*** Opening Material provided ***

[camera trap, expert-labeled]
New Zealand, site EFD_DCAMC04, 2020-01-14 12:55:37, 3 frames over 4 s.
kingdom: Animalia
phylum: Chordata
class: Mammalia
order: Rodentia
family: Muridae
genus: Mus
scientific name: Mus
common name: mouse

*** Closing Material provided ***

▸ Assignment:
So that nothing is lost, write out each record exactly as it appears above.

▸ Written answer:
[camera trap, expert-labeled]
New Zealand, site EFD_DCAMC04, 2020-01-14 12:55:37, 3 frames over 4 s.
kingdom: Animalia
phylum: Chordata
class: Mammalia
order: Rodentia
family: Muridae
genus: Mus
scientific name: Mus
common name: mouse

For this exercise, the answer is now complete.